Tarifas dos EUA: corte parcial mantém pressão sobre exportações brasileiras

Da redação de LexLegal
A decisão dos Estados Unidos de retirar a tarifa adicional de 10% sobre 238 produtos foi recebida com alívio moderado por entidades brasileiras, mas a avaliação predominante no setor produtivo é de que o impacto prático ainda é limitado. O principal entrave — a sobretaxa extraordinária de 40%, imposta pelo governo Donald Trump no fim de julho — permanece em vigor para a maior parte dos itens exportados pelo Brasil.
A suspensão beneficia 80 produtos vendidos pelo Brasil, mas a tarifa de 40% continua a incidir sobre a maior parte da pauta exportadora nacional, o que mantém forte desequilíbrio competitivo em relação a países que não estão sujeitos às mesmas barreiras. Apenas quatro produtos passam a ter isenção completa: três tipos de suco de laranja e a castanha-do-pará. O restante dos itens — incluindo cafés não torrados, cortes bovinos, frutas e hortaliças — segue com a sobretaxa majorada.

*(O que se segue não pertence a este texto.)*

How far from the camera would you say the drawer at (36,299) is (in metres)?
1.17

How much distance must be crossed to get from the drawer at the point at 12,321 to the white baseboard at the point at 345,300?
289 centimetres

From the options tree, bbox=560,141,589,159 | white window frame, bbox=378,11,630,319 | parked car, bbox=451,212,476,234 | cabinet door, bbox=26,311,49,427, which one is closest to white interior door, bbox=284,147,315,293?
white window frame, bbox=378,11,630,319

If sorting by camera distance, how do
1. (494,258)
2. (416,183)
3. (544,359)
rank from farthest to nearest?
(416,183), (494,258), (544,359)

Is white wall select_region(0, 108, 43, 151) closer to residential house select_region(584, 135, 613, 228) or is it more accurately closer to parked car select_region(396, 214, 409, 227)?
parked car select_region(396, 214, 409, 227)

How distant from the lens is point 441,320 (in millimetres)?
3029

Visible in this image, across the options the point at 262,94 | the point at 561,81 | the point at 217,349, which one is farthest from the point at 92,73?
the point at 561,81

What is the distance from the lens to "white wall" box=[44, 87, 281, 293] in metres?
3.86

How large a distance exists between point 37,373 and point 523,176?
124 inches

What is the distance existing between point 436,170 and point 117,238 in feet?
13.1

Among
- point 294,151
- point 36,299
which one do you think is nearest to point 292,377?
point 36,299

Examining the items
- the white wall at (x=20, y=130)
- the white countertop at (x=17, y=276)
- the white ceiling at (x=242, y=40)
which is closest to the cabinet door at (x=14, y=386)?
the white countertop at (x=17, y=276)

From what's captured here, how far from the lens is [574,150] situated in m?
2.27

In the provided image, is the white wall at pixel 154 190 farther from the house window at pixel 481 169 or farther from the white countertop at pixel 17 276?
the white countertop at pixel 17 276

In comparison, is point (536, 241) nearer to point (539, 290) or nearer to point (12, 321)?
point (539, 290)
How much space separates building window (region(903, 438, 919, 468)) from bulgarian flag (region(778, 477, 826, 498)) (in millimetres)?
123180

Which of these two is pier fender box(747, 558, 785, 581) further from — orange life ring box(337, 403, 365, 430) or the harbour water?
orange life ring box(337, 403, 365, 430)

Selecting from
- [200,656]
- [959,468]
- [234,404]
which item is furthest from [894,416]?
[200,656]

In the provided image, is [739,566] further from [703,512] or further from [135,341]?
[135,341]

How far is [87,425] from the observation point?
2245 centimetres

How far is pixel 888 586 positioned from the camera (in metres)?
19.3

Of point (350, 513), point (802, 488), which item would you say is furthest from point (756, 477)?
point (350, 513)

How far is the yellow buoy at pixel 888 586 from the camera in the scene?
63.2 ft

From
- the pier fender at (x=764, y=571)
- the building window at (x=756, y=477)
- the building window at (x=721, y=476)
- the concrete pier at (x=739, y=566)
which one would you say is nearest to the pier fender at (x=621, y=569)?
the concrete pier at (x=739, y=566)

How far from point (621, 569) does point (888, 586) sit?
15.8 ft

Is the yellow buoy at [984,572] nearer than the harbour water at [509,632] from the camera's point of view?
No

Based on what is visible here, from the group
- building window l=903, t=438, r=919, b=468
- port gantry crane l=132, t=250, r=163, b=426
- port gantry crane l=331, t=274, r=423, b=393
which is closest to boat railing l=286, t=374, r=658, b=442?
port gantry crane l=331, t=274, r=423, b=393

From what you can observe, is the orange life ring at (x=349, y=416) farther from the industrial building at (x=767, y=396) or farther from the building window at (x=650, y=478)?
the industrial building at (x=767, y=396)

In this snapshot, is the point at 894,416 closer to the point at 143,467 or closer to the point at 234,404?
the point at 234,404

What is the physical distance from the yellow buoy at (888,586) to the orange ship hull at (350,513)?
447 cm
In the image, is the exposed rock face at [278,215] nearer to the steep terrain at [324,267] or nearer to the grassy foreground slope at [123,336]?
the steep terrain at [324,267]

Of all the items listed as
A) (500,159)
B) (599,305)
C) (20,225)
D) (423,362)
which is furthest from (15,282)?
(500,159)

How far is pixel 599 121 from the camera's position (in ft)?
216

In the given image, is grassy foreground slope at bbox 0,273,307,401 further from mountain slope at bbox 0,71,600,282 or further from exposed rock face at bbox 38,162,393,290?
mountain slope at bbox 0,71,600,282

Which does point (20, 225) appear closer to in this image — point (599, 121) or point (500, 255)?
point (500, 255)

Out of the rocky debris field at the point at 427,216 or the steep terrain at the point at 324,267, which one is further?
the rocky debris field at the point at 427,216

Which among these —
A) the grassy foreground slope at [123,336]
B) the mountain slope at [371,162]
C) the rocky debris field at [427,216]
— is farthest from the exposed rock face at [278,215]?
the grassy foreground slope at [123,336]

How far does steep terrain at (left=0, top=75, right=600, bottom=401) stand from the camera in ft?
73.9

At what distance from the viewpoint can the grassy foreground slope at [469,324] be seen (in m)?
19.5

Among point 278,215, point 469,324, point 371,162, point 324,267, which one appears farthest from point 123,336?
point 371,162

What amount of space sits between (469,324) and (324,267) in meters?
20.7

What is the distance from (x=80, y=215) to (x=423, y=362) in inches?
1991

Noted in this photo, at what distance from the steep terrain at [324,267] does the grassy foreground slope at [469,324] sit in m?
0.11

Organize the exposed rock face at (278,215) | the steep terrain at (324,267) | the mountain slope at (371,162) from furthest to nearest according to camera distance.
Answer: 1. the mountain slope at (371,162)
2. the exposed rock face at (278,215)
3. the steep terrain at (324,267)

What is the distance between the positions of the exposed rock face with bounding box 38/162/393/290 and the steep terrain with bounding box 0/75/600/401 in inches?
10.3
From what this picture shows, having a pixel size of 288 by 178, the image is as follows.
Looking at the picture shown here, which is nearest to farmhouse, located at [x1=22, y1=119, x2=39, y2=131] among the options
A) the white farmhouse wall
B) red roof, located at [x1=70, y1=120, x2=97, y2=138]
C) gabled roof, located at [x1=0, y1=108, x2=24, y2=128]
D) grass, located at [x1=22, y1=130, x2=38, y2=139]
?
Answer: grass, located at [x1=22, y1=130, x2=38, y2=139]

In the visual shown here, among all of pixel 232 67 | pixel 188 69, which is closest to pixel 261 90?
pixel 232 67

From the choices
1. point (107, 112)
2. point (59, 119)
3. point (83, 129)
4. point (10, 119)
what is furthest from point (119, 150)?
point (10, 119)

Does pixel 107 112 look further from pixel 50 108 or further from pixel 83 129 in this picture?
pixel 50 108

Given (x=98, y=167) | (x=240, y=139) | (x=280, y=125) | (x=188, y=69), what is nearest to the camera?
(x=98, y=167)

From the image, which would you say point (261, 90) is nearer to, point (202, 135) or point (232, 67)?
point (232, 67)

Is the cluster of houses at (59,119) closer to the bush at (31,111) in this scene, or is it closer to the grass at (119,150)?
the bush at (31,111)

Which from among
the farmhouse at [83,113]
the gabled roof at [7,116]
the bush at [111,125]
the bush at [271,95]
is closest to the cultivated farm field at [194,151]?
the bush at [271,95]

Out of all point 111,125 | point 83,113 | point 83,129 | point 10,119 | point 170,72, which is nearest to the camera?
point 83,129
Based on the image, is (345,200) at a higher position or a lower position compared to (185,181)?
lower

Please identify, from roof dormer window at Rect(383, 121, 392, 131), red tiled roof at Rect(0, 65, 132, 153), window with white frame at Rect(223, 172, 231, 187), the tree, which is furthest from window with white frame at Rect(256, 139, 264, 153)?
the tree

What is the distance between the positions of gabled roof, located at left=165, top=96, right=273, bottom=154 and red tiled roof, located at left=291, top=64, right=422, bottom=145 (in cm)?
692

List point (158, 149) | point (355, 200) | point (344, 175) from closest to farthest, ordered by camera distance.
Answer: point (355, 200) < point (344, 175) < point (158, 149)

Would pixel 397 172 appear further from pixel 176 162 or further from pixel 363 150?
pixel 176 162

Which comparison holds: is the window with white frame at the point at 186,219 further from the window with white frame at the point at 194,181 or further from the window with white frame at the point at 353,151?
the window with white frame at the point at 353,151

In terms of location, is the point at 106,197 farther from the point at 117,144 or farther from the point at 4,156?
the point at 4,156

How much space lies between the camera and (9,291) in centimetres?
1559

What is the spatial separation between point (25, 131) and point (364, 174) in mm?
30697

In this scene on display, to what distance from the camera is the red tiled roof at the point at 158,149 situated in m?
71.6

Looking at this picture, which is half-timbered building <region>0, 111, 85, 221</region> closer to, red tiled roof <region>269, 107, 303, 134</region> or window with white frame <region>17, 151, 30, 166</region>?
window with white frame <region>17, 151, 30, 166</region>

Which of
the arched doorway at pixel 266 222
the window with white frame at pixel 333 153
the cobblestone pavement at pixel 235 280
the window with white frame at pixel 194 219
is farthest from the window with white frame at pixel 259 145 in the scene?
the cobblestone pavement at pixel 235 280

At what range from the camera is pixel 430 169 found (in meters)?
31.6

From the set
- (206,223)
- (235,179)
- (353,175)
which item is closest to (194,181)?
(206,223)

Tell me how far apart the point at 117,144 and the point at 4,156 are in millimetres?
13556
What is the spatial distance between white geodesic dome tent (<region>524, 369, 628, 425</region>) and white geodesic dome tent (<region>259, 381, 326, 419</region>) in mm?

Para exportadores e entidades representativas, o corte de 10% sinaliza disposição para negociação, mas não altera substancialmente o cenário de restrição comercial. A avaliação unânime é de que o próximo passo exigirá diplomacia ativa e articulação política.
Segundo a Confederação Nacional da Indústria (CNI), os produtos atingidos pela suspensão representaram US$ 4,6 bilhões embarcados em 2024 — cerca de 11% das vendas brasileiras aos EUA. A entidade alerta, porém, que a manutenção da sobretaxa de 40% prejudica a competitividade da indústria nacional.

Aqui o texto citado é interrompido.